Demir Hisar (), also known as Železnik (), is an area spreading on the South West part of Macedonia to the North West of the Pelagonian plain, around the river flow of the Crna River with her inflows. The greater parts of the surrounding area of Demir Hisar are smaller hills and mountains, and a small part which is spread around the mentioned river is low lands. A signature of this area are the mountains Bigla, Ilinska and Plakenska, on which is the highest peak reaching 2000 m which separates the region of Demir Hisar with the lake regions of Prespa and Ohrid.

Name
The name of Demir Hisar derives from the treasure of iron which the surrounding mountains in this region have, which is why it is called Iron Fortress. The name has been changed according to the ruler and his ruling period. When it was ruled by the Ottoman army, the name was changed into "Demir Hisar" which in their language also means "Iron Fortress". "Demir Hisar" was maintained as the town's name when in Yugoslavia, and remained so in Macedonia.

Population

The community of Demir Hisar comprises 10,610 inhabitants, 0.53% of the population of Macedonia, and 21% of them live in the town Demir Hisar. The town is spread over 473 km² and it is accounted that nearly 23.6 people live per square kilometre. With the new structure of the territory of the Republic of Macedonia, the municipality of Sopotnica was integrated into Demir Hisar municipality. Today the municipality of Demir Hisar is spread over a territory of 473 km². As part of this municipality, 41 inhabited places are included, from which the central part is the town Demir hisar with a population of 2,447.

History

The community started developing somewhere in 1945 soon after the end of the Second World War. First in Demir Hisar was formed a political – social administrative community – Local public administration, and it was placed in the village of Lopatica.

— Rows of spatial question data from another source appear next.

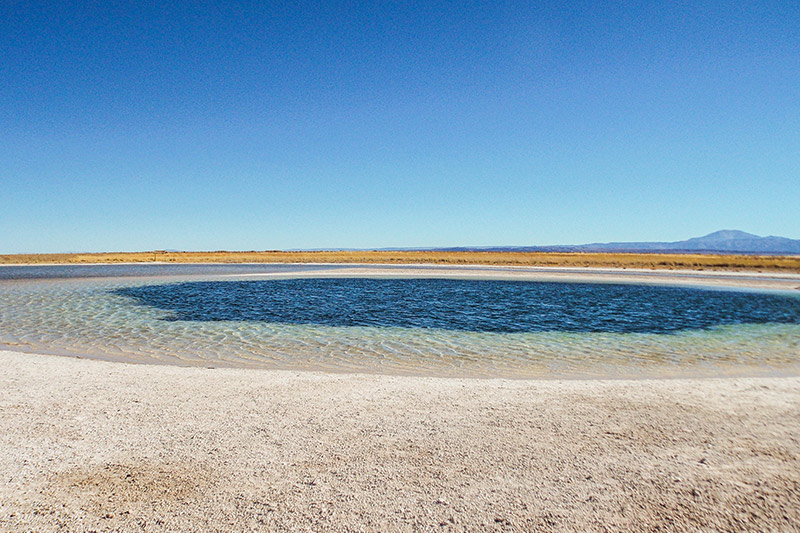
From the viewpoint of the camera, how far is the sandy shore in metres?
4.22

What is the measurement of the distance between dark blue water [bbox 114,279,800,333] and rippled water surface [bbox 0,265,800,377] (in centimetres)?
7

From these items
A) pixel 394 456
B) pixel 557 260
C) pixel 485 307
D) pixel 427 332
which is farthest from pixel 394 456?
pixel 557 260

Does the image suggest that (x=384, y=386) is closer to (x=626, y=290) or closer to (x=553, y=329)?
(x=553, y=329)

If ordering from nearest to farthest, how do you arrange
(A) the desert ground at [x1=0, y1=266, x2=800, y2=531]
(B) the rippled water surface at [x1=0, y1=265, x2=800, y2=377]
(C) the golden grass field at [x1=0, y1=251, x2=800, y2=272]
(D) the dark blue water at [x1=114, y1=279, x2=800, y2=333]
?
(A) the desert ground at [x1=0, y1=266, x2=800, y2=531]
(B) the rippled water surface at [x1=0, y1=265, x2=800, y2=377]
(D) the dark blue water at [x1=114, y1=279, x2=800, y2=333]
(C) the golden grass field at [x1=0, y1=251, x2=800, y2=272]

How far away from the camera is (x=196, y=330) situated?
1517 centimetres

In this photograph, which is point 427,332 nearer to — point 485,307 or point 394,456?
point 485,307

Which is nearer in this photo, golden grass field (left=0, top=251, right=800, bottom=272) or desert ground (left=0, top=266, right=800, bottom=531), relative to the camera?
desert ground (left=0, top=266, right=800, bottom=531)

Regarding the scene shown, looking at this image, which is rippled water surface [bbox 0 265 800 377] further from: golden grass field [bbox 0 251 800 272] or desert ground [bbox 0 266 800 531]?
golden grass field [bbox 0 251 800 272]

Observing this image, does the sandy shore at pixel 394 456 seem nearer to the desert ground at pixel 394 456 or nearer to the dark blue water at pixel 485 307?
the desert ground at pixel 394 456

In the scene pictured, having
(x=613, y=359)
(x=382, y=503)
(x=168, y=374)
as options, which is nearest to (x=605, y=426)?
(x=382, y=503)

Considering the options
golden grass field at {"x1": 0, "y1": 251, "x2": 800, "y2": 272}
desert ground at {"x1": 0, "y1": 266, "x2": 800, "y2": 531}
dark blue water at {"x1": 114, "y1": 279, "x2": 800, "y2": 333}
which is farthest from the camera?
golden grass field at {"x1": 0, "y1": 251, "x2": 800, "y2": 272}

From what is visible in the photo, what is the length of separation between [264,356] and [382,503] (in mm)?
7973

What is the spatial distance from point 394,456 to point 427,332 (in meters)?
9.60

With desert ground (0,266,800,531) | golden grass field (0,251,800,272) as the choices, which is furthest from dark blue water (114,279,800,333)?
golden grass field (0,251,800,272)
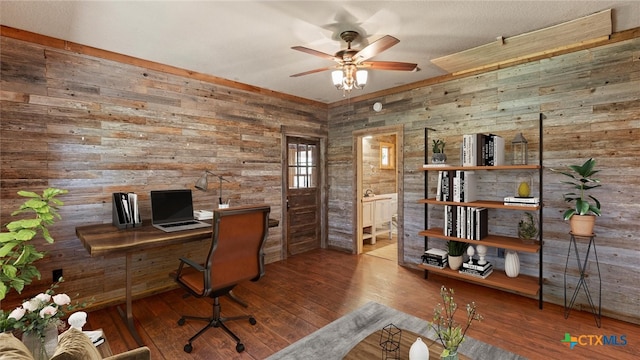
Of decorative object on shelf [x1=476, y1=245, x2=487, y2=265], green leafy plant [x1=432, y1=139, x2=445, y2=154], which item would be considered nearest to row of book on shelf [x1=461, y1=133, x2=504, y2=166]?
green leafy plant [x1=432, y1=139, x2=445, y2=154]

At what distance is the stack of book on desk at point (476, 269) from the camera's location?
329 centimetres

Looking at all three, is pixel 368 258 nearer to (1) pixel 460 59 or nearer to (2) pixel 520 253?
(2) pixel 520 253

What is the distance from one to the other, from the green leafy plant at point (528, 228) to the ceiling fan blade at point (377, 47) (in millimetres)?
2399

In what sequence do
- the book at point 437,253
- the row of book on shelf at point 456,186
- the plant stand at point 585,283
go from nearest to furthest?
the plant stand at point 585,283 < the row of book on shelf at point 456,186 < the book at point 437,253

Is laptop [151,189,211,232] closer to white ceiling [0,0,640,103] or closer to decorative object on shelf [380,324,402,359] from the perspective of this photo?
white ceiling [0,0,640,103]

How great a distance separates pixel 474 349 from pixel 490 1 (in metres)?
2.55

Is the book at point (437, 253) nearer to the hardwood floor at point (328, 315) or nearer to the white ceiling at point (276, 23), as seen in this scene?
the hardwood floor at point (328, 315)

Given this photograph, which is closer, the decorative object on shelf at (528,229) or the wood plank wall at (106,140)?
the wood plank wall at (106,140)

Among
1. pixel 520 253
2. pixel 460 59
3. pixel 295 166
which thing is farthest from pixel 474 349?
pixel 295 166

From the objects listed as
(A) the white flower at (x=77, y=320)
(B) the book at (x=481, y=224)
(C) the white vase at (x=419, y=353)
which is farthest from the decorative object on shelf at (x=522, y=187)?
(A) the white flower at (x=77, y=320)

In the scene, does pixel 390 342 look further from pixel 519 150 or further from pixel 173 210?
pixel 519 150

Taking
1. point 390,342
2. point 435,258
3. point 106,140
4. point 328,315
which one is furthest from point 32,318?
point 435,258

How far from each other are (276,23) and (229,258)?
200 centimetres


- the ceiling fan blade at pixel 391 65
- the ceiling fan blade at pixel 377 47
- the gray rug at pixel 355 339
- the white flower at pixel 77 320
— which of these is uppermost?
the ceiling fan blade at pixel 377 47
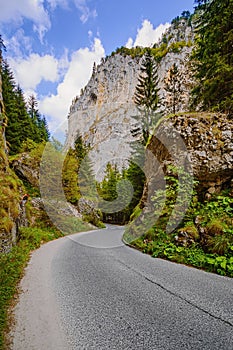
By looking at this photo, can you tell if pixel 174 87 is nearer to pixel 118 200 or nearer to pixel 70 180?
pixel 70 180

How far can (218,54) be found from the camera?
9.41 m

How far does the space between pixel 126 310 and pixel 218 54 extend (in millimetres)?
10977

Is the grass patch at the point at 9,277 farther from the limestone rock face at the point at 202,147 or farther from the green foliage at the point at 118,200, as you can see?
the green foliage at the point at 118,200

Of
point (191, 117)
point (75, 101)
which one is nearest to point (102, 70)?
point (75, 101)

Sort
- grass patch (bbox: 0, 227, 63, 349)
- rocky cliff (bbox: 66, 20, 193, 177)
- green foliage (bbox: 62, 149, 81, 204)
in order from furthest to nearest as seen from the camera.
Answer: rocky cliff (bbox: 66, 20, 193, 177)
green foliage (bbox: 62, 149, 81, 204)
grass patch (bbox: 0, 227, 63, 349)

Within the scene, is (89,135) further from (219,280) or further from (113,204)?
(219,280)

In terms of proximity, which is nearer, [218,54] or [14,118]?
[218,54]

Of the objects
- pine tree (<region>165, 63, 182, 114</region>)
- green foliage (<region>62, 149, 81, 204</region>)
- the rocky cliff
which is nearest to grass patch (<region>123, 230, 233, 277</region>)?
green foliage (<region>62, 149, 81, 204</region>)

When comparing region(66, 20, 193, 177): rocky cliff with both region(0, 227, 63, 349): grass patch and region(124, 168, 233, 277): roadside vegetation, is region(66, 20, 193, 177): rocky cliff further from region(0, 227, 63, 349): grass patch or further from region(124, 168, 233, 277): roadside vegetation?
region(0, 227, 63, 349): grass patch

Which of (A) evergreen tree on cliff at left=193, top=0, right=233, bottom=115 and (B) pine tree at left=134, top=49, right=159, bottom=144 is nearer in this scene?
(A) evergreen tree on cliff at left=193, top=0, right=233, bottom=115

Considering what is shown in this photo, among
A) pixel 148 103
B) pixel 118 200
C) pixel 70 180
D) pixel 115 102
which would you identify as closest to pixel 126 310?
pixel 70 180

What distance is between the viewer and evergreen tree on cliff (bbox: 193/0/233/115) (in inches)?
358

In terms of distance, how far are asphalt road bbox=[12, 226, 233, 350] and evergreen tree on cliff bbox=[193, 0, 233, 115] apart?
26.0 ft

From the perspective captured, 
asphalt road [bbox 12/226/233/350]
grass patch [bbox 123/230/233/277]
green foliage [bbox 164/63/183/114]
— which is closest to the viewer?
asphalt road [bbox 12/226/233/350]
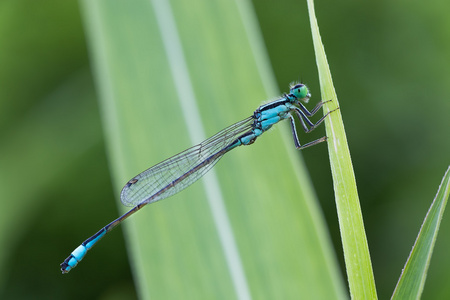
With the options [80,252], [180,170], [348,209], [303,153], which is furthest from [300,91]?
[80,252]

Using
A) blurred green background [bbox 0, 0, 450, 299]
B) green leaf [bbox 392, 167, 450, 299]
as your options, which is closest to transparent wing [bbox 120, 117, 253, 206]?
blurred green background [bbox 0, 0, 450, 299]

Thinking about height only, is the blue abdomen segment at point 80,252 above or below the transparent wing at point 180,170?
below

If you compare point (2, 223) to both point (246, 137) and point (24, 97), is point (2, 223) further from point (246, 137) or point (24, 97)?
point (246, 137)

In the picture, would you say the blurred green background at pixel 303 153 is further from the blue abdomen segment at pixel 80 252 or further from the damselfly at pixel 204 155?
the damselfly at pixel 204 155

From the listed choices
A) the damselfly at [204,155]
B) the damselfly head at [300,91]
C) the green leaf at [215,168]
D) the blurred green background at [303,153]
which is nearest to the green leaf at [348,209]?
the green leaf at [215,168]

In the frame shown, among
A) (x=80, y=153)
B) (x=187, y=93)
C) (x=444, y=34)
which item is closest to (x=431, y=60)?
(x=444, y=34)

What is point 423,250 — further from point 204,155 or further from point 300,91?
point 204,155
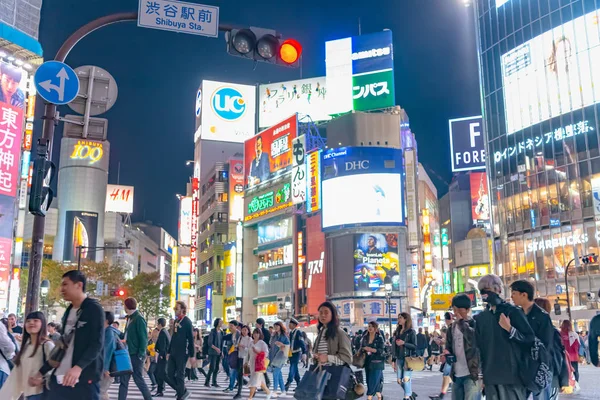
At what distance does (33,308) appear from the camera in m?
9.27

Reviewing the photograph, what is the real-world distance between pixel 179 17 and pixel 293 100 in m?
71.1

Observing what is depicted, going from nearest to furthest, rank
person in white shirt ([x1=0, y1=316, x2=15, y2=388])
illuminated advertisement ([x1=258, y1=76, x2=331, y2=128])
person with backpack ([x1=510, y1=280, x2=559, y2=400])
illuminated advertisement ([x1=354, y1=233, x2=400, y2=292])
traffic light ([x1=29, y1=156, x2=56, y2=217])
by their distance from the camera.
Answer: person with backpack ([x1=510, y1=280, x2=559, y2=400]) < person in white shirt ([x1=0, y1=316, x2=15, y2=388]) < traffic light ([x1=29, y1=156, x2=56, y2=217]) < illuminated advertisement ([x1=354, y1=233, x2=400, y2=292]) < illuminated advertisement ([x1=258, y1=76, x2=331, y2=128])

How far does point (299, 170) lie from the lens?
63.4 m

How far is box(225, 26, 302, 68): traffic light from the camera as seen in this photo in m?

Demir Hisar as a  community is an independent society which is in constant progress, and now is a well-developed and well-known place in the Republic, with their own systems for water, electricity, garbage disposal systems and extensive roads that lead to neighbouring communities.

Culture

Folk ensemble "Ilinden" works in the Cultural Educational Centre. It has a small, middle, and big group, own orchestra with a total of 150 members. The ensemble was formed in 1993. With it work three choreographers as external collaborators of the CEC. At repertoire of folk ensemble there are 10 choreographies which are presented afore citizens of Demir Hisar, in neighborhood municipalities and wide in Macedonia and abroad (Serbia and Montenegro, Bulgaria and Austria). In these places ensemble "Ilinden" has received widespread recognition and awards.

Mention must be made of participation in festivals like "Ilindenski Denovi" Bitola, "Injevo" -Radovis, "10 days Krusevo Republic" - Krusevo, days of Cultural Educational Centres of Macedonia, etc.
 
Guests of ensemble "Ilinden" have been many ensembles from many countries like, "Ograzdence" - Petric (Bulgaria), "Nisan" - Sandanski (Bulgaria), "Kapance" - Razgrad (Bulgaria), "Tanasko Rajic" - Cacak (Serbia and Montenegro), "Stubline" -Obrenovac (Serbia and Montenegro) and "Floricanka" - Razin (Moldavia).
Cultural Educational Centre "Ilinden" - Demir Hisar, with Folk Ensemble up to now have great cooperation with other Cultural Educational Centers in Macedonia, and that cooperation brings many collective concerts (with Krusevo, Makedonski Brod, Demir Kapija) and concerts with ensembles "Ilinden" - Bitola, and "Vlado Tasevski" - Skopje.

Ilinden plans many new visits for the future in Macedonia as well as abroad.